Madame Sévolosky[28] recevait tous les étrangers, mais surtout ses compatriotes dont elle avait su faire un choix, je lui fus présentée à mon arrivée à Moscou: c'était la veille du jour de l'an qu'elle réunissait ses plus intimes connaissances.

Depuis long-temps M. de Sévolosky nous promettait un bal paré et masqué. Ce fut donc le 31 décembre 1811, veille de 1812, qu'il voulut nous réunir. Les lettres d'invitation portaient que la réunion aurait lieu à huit heures, et que l'on quitterait son masque à minuit. Il fallait donc s'empresser de bien employer son temps, car il était assez difficile de se déguiser de manière à n'être pas reconnu dans une société où tout le monde se connaissait. Je m'étais concertée pour cela avec un ami de la maison qui avait l'esprit du bal et qui était fort spirituel sous le masque. Nous étions convenus de disparaître et d'aller changer de costume dans le vestiaire qu'on avait établi, aussitôt que l'un de nous deux serait reconnu.
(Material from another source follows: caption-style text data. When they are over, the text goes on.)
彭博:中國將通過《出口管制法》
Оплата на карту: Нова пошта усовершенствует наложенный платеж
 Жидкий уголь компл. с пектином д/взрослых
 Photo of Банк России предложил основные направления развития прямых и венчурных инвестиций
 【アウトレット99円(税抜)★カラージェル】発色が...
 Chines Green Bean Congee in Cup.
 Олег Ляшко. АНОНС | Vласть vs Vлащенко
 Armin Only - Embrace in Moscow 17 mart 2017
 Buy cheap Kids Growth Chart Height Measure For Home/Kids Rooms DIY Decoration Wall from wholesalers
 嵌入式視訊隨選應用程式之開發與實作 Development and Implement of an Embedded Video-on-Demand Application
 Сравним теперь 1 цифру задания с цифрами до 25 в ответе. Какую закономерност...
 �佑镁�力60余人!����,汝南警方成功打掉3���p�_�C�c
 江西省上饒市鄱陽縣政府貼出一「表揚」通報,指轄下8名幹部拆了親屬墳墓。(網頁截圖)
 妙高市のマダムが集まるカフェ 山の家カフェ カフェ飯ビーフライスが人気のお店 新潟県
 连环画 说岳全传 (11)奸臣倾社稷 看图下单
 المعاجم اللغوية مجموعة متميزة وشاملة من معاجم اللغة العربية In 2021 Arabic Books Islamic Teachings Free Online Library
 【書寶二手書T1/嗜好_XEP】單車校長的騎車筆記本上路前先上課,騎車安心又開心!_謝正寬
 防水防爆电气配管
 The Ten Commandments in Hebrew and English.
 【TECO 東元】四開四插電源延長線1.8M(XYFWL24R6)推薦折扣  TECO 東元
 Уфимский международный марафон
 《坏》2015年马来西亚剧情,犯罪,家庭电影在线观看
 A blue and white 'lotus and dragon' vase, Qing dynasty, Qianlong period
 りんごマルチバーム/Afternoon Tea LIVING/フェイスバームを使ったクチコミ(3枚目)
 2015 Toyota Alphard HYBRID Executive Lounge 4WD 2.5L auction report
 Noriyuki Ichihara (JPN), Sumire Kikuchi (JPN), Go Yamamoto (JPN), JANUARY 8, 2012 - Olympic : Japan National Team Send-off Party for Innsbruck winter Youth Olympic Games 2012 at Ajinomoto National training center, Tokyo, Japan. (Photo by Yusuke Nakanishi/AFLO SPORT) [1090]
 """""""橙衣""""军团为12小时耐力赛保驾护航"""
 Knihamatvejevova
Nous commençâmes par nous déguiser, moi en marchande de chansons, et lui en paillasse; j'étais mademoiselle Rossignolette. Avant de débiter ma marchandise, il était convenu qu'il l'annoncerait. Pendant quinze jours nous avions mis notre mémoire à la torture pour rassembler toutes les strophes des couplets qui pouvaient s'appliquer aux personnes de notre société. Elles étaient écrites sur d'élégantes petites feuilles de papier et portaient le nom de ceux ou de celles auxquels elles étaient adressées; mon tablier vert à poches sur le devant en était rempli. Nous étions montés sur une grande table qui nous servait de tréteau; c'était de là que mon compagnon faisait la parade avec un rare talent, il faut lui rendre cette justice; et il s'écriait: Approchez, messieurs, mesdames, approchez. Tous les bras se tendaient alors vers nous; chacun voulait avoir la strophe qui lui était destinée, et l'on avait beaucoup de peine à maintenir l'ordre.

Voici quelle était celle des maîtres de la maison:

     Que l'on goûte ici de plaisirs!
     Où pourrions-nous mieux être?
     Tout y satisfait nos désirs,
     Et tout les fait renaître:
     N'est-ce pas ici le jardin
     Où notre premier père
     Trouvait sans cesse sous sa main
     De quoi se satisfaire.

À l'un de nos amis qui aimait mieux le vin de Champagne que sa femme, nous avions adressé le second couplet de la même chanson:

     Il buvait de l'eau tristement,
     Auprès de sa compagne;
     Ici l'on s'amuse gaîment
     En sablant le champagne.
     Il n'avait qu'une femme à lui,
     Encor c'était la sienne:
     Ici je vois celle d'autrui
     Et n'y vois pas la mienne.

Nous avions donné à un vieux négociant fort gai et fort bon convive ces deux vers du Tableau parlant:

     Il est certains barbons
     Qui sont encor bien bons.

À une jeune demoiselle ceux-ci du même opéra:

     Je suis jeune, je suis fille.
     On me trouve assez gentille.

À une dame de quarante ans fort occupée de ses atours, ce couplet de Jadis et Aujourd'hui:

     J'avais mis mon petit chapeau,
     Ma robe de crêpe amarante,
     Mon châle et mes souliers ponceau;
     Ma tournure était ravissante.
     Eh bien! les dames du pays
     Ont critiqué cette toilette,
     Et pourtant j'en ai fait l'emplette
     Au Palais-Royal à Paris.

Enfin, à un émigré, le dandy des salons, cette parodie de l'air des Visitandines:

     Enfant chéri des dames.
     Des feux toujours nouveaux
     Brûlent pour nous les femmes
     Du pont des Maréchaux.[29]

Cette mascarade eut un grand succès, et pendant qu'on s'occupait à relire les strophes, nous nous échappâmes pour aller changer de costume.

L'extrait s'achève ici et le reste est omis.